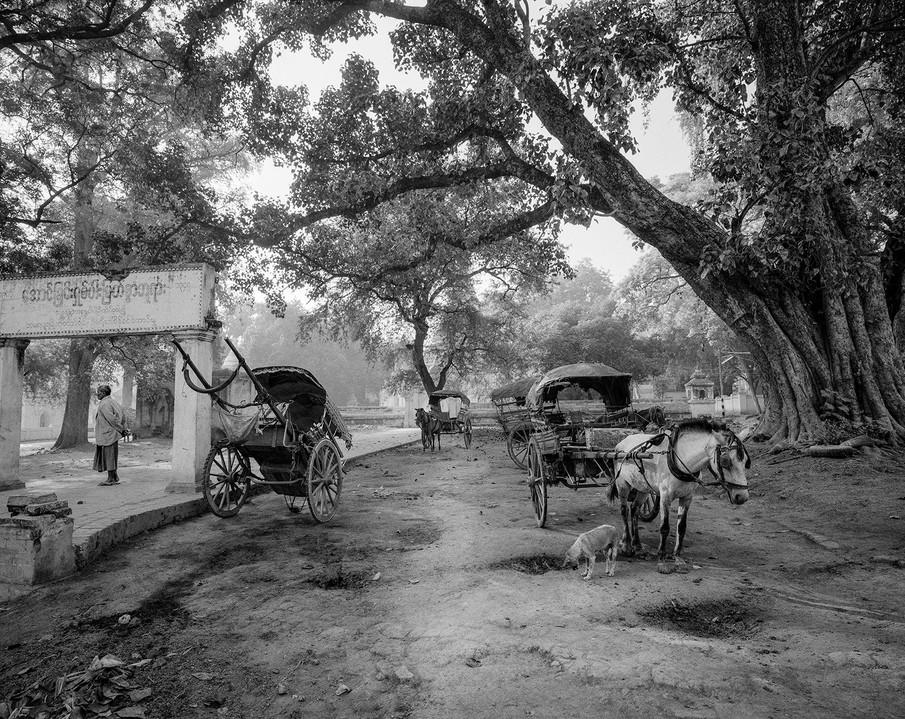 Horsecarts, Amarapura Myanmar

--

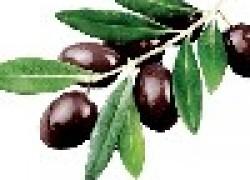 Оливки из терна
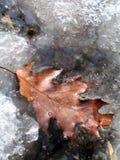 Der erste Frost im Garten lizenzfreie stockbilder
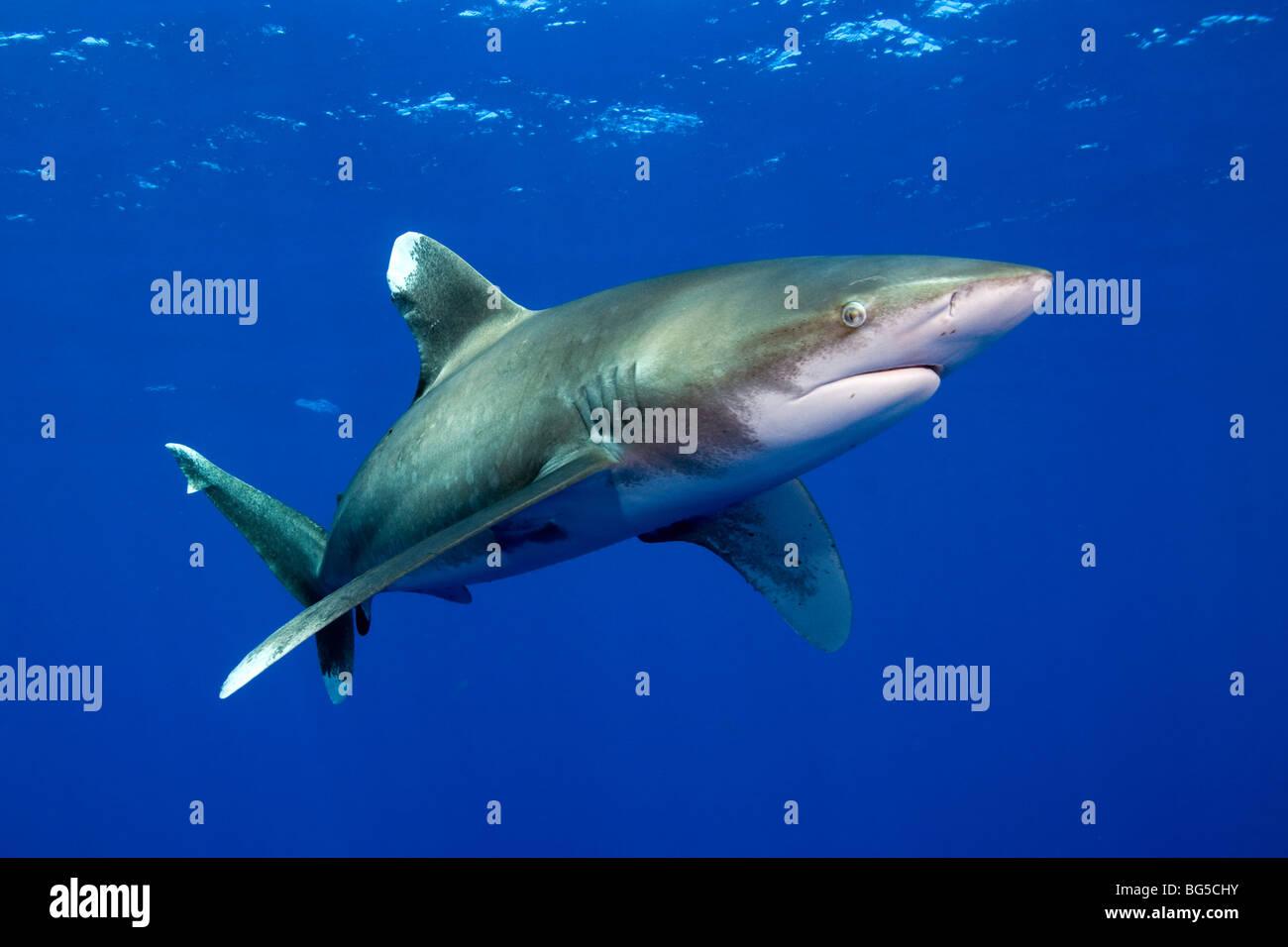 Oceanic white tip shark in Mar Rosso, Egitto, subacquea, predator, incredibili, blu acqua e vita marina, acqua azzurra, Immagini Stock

EXERCISE INSTRUCTIONS:
Print an exact copy of the lines above, from the one containing "Der erste Frost" through the one containing "Oceanic white tip", and leave out the pictures.

RESPONSE TO THE TASK:
 Der erste Frost im Garten lizenzfreie stockbilder
 Oceanic white tip shark in Mar Rosso, Egitto, subacquea, predator, incredibili, blu acqua e vita marina, acqua azzurra, Immagini Stock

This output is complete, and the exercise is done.